PPL Montana, which generates electricity and sells it to wholesale purchasers, will provide up to 10 additional megawatts under a contract signed with Southern Montana Electric Generation and Transmission Cooperative. The cooperative resells power to its customers.
“Southern Montana has been pleased with the quality supply services it receives from PPL Montana,” said Tim Gregori, general manager of Southern Montana. “We look forward to expanding this relationship in the future with specific purchases of Montana energy resources to meet the wholesale energy and related services needs of our member/owners.”
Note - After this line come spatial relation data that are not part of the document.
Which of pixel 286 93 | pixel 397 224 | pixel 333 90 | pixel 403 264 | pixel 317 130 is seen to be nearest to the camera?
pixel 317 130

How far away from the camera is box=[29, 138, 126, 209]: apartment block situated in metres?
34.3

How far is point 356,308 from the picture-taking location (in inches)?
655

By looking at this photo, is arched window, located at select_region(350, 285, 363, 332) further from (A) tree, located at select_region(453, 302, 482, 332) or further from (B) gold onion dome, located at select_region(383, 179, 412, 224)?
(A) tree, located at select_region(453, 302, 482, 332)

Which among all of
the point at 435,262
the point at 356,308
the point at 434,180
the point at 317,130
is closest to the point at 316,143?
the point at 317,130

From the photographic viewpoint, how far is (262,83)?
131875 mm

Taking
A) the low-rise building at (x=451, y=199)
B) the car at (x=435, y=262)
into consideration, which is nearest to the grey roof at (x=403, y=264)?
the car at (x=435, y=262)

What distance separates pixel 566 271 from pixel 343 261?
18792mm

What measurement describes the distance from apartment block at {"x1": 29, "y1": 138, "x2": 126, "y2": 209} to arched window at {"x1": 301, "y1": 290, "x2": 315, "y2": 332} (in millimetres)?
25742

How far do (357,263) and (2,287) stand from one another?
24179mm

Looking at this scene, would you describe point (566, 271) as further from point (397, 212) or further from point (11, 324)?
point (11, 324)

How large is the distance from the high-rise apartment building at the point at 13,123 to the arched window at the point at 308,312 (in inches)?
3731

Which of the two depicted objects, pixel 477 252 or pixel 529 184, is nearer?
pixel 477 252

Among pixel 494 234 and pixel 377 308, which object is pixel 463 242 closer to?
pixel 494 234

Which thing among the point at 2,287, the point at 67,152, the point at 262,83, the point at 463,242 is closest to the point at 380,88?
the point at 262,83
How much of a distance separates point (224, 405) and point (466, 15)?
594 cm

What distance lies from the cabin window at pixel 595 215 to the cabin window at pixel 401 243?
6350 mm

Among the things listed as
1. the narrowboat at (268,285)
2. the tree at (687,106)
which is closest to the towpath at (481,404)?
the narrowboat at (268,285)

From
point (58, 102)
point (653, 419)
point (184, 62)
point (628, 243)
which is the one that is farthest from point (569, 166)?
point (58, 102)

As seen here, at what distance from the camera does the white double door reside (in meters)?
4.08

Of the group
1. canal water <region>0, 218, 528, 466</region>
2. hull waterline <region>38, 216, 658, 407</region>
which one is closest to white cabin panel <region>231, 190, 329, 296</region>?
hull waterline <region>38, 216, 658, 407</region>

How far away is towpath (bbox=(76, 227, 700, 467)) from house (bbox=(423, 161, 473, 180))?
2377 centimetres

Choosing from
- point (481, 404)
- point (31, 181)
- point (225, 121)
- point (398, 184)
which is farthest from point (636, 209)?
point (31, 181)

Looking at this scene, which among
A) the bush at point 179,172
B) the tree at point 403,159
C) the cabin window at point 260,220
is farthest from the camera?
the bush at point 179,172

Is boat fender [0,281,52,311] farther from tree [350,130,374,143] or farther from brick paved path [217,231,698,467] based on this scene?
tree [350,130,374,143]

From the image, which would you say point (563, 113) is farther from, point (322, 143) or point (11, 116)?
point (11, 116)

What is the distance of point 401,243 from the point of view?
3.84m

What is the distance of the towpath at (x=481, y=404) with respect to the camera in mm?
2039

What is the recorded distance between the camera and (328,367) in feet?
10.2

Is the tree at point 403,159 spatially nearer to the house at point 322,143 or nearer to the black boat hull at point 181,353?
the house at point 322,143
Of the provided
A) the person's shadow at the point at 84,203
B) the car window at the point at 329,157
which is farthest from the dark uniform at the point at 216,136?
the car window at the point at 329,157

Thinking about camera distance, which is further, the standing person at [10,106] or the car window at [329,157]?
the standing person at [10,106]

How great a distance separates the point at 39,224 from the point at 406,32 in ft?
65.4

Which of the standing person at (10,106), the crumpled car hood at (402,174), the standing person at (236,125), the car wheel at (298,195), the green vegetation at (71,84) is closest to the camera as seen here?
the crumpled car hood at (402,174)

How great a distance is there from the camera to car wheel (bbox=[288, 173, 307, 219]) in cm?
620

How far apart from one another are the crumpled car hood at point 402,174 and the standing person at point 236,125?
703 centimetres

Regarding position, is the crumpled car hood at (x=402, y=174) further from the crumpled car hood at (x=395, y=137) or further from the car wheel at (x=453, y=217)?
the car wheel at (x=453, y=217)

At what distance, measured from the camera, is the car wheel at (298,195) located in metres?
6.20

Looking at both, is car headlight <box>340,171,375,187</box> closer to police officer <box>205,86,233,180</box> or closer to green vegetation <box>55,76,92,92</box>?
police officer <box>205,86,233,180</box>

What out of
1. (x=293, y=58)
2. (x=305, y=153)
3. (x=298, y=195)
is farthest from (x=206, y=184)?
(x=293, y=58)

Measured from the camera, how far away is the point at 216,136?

Under the contract, Southern will purchase up to six megawatts of power from PPL between September 2005 and June 2006 and up to 10 megawatts from July 2006 through September 2011.
“This agreement is for long-term electricity supply at a stable, predictable price,” said Brad Spencer, vice president and chief operating officer of PPL Montana. “The result is reduced exposure to the uncertainty of future energy prices for Southern Montana, and ultimately its customers.”
The cooperative currently purchases five megawatts of electricity from PPL through a contract that began Oct. 1, 2004, and runs through Dec. 31, 2008.
“Our goal is to sell as much of the energy we generate in Montana to customers here in the state, and this is yet another power sales contract that will help us do that,” Spencer said.
PPL Montana operates 11 hydroelectric power plants along the Missouri, Madison, Clark Fork and Flathead rivers and Rosebud Creek, as well as two coal-fired plants at Colstrip and Billings, that give it a combined generating capacity of about 1,200 megawatts. The company employs about 500 people at its facilities throughout the state with offices in Billings, Butte and Helena.